Why Automate This with AI Agents
AI‑assisted automations offload repetitive, error‑prone tasks to a predictable workflow. Instead of manual copy‑paste and ad‑hoc scripts, your team gets a governed pipeline with versioned state, auditability, and observable runs.
n8n’s node graph makes data flow transparent while AI‑powered enrichment (classification, extraction, summarization) boosts throughput and consistency. Teams reclaim time, reduce operational costs, and standardize best practices without sacrificing flexibility.
Compared to one‑off integrations, an AI agent is easier to extend: swap APIs, add filters, or bolt on notifications without rewriting everything. You get reliability, control, and a faster path from idea to production.
Best Practices
- Credentials: restrict scopes and rotate tokens regularly.
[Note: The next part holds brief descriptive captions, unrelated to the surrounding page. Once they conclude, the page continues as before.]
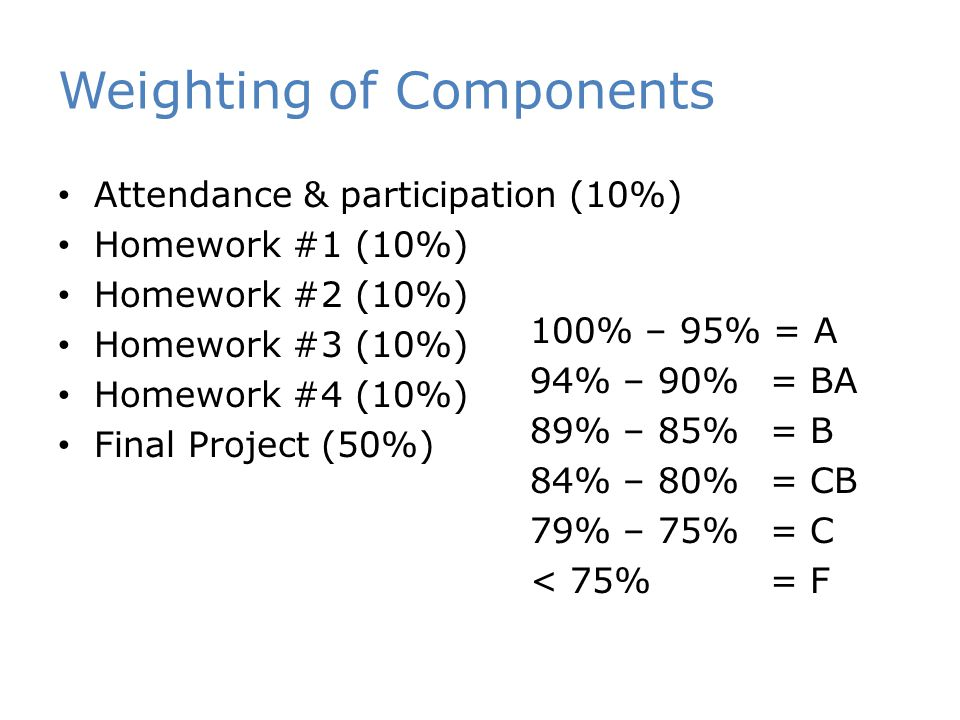 Weighting of Components Attendance & participation (10%) Homework #1 (10%) Homework #2 (10%) Homework #3 (10%) Homework #4 (10%) Final Project (50%) 100% – 95% = A 94% – 90% = BA 89% – 85% = B 84% – 80% = CB 79% – 75% = C < 75% = F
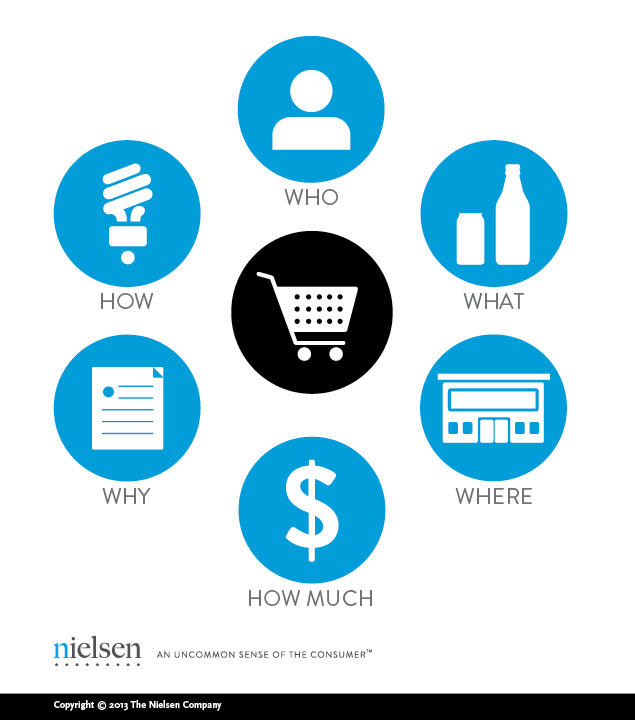 Nielsen's simulated retail store–the ShopperLab uses cutting-edge surveillance technology, to measure and observe every aspect of shopper activity and shopper interaction to provide a holistic view of the shopper.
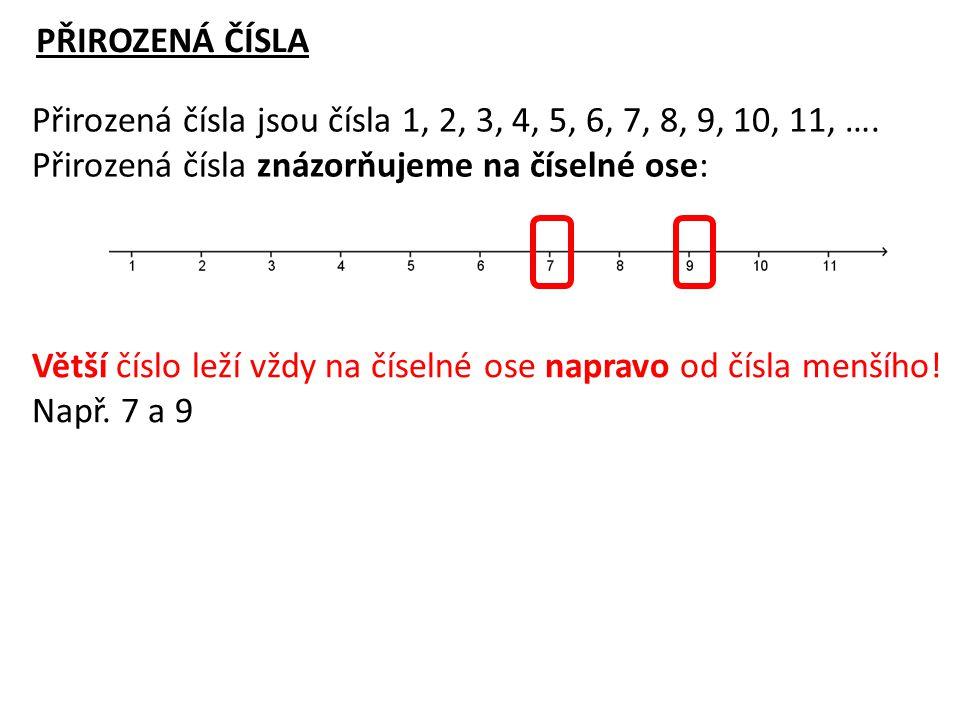 PŘIROZENÁ ČÍSLA Přirozená čísla jsou čísla 1, 2, 3, 4, 5, 6, 7, 8, 9, 10, 11, …. Přirozená čísla znázorňujeme na číselné ose:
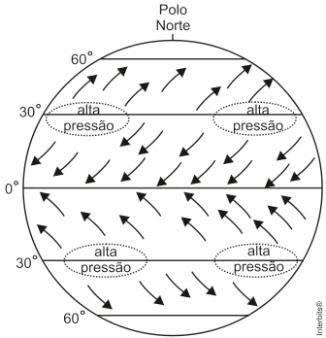 Esquema explicativo da circulação atmosférica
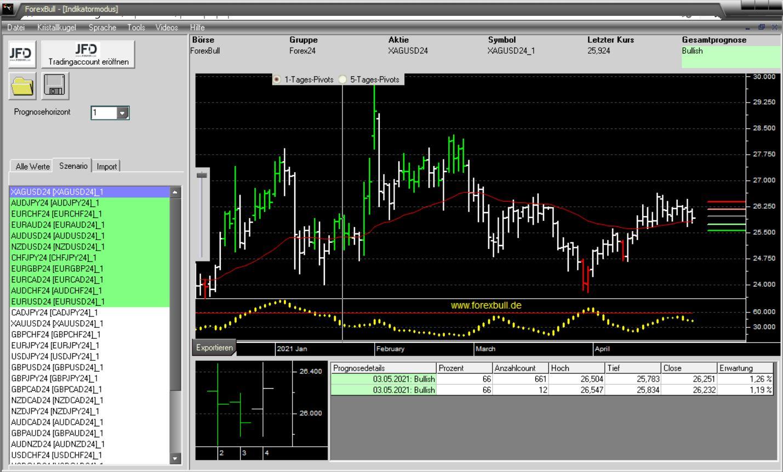 Morning-Briefing-ForexBull-SILBER-mit-starkem-Long-Setup-zum-Wochenauftakt-Chartanalyse-JFD-Bank-GodmodeTrader.de-2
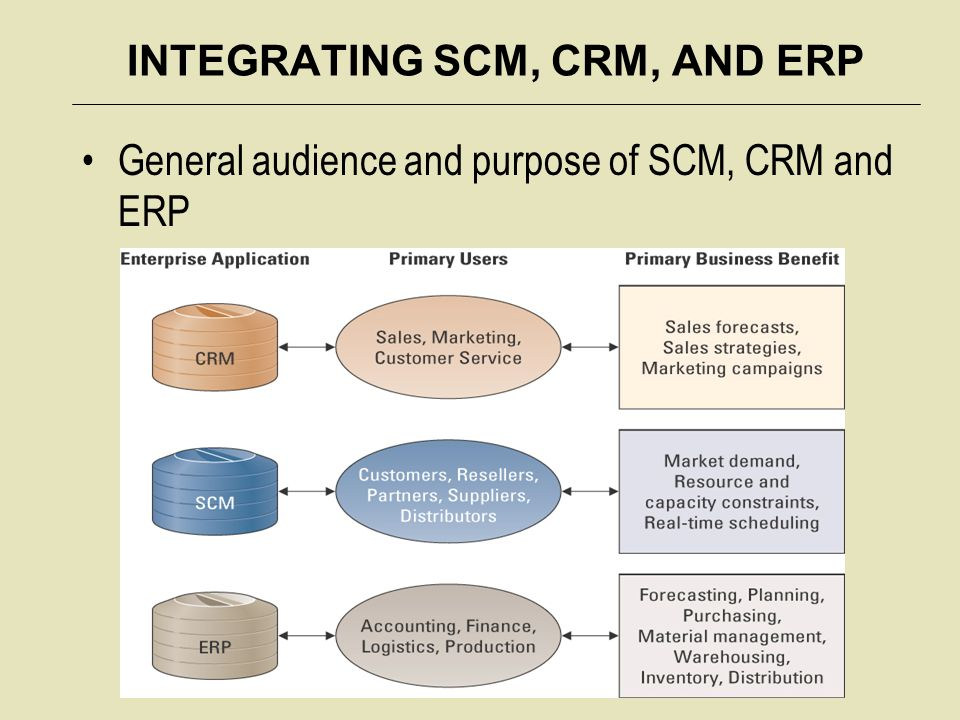 integrating erp with crm All three can and should work in concert in fact, integrating your crm, erp and  marketing software can give your organization a major.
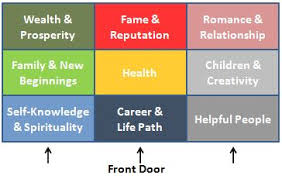 Bedroom Bagua Chart How To Apply The Feng Shui Bagua Map Luminous Spaces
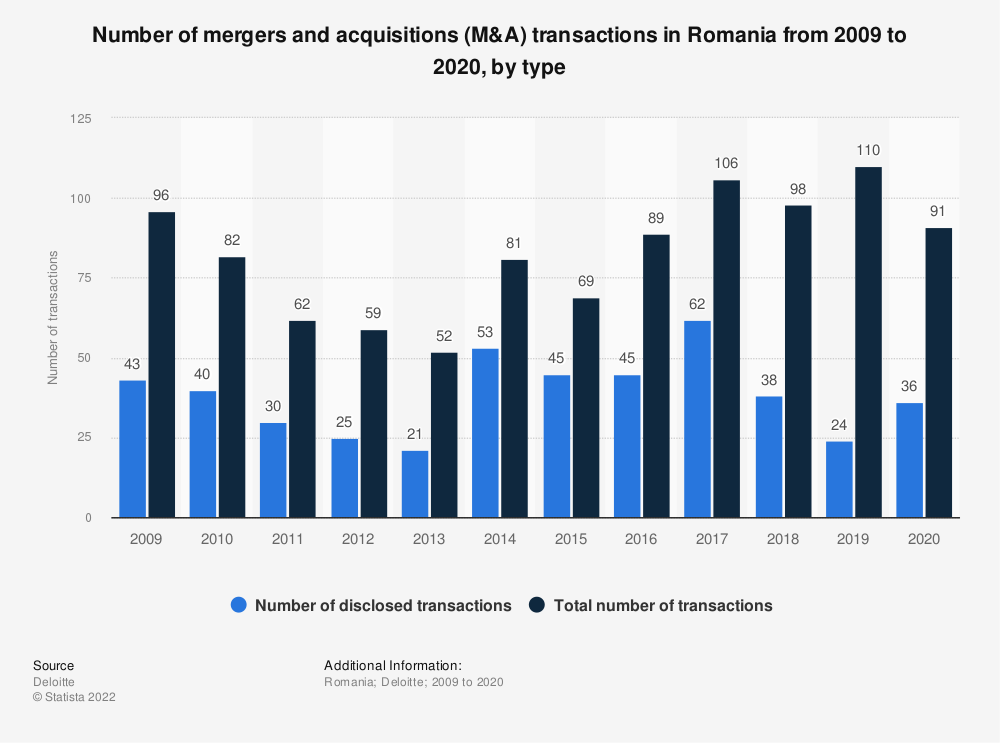 Statistic: Number of mergers and acquisitions (M&A) transactions in Romania from 2009 to 2020, by type | Statista
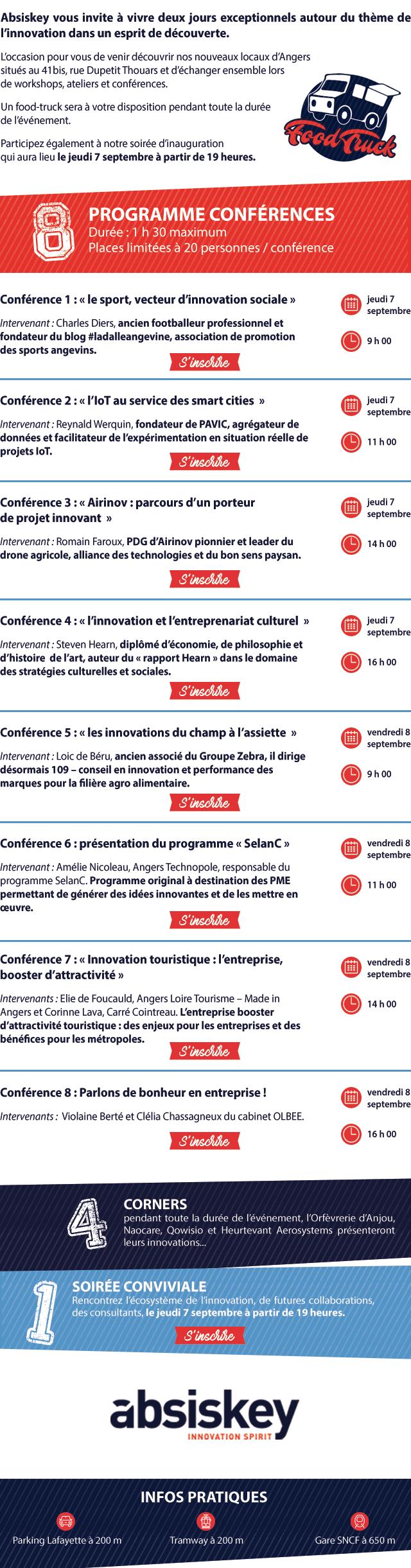 Programme Innovation Days Absiskey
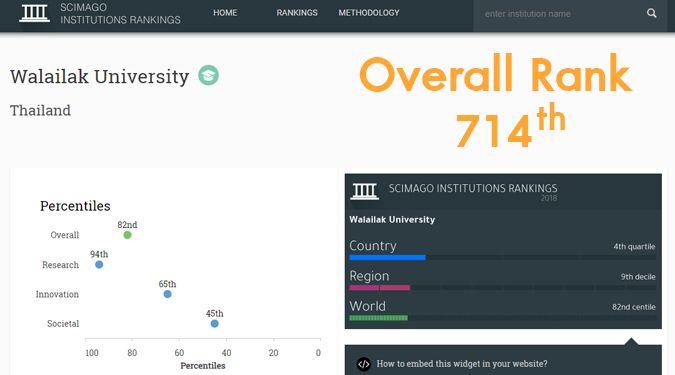 ม. วลัยลักษณ์ ติดอันดับองค์กรด้านการวิจัย จากการจัดลำดับโดย SCImago Institutions Rankings (SIR) เป็นครั้งแรกในรอบ 10 ปี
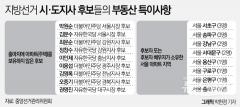 본가는 '서울', 출사표는 '지역'… 전세 전전하는 후보자들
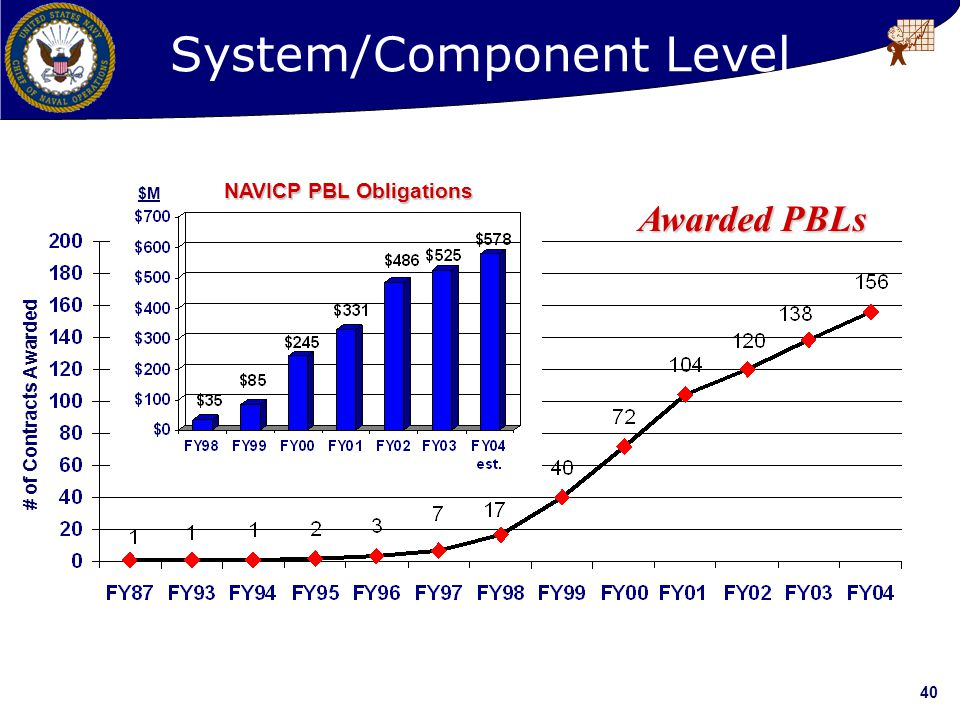 40 NAVICP PBL Obligations $M # of Contracts Awarded Awarded PBLs System/Component Level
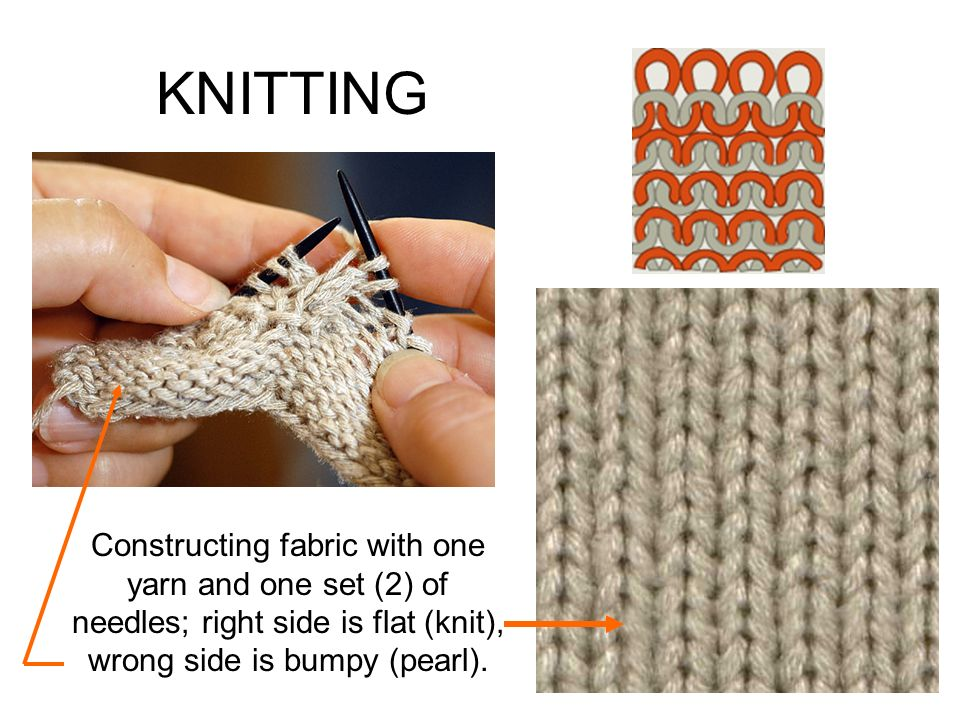 Knitting Fabric Construction : Weaving knitting nonwoven felting ppt video online download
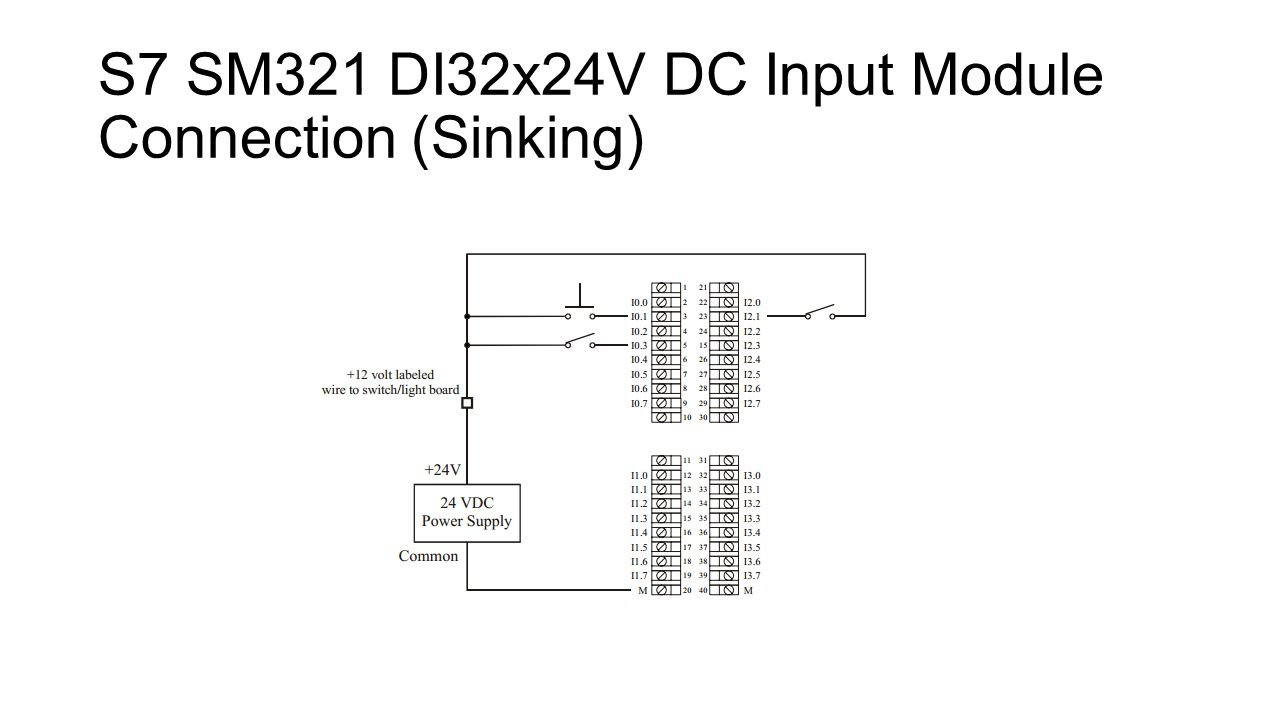 hight resolution of 13 s7 sm321 di32x24v dc input module connection sinking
- Resilience: configure retries, timeouts, and backoff for API nodes.
- Data Quality: validate inputs; normalize fields early to reduce downstream branching.
- Performance: batch records and paginate for large datasets.
- Observability: add failure alerts (Email/Slack) and persistent logs for auditing.
- Security: avoid sensitive data in logs; use environment variables and n8n credentials.
FAQs
Can I swap integrations later? Yes. Replace or add nodes and re‑map fields without rebuilding the whole flow.
How do I monitor failures? Use Execution logs and add notifications on the Error Trigger path.
Does it scale? Use queues, batching, and sub‑workflows to split responsibilities and control load.
Is my data safe? Keep secrets in Credentials, restrict token scopes, and review access logs.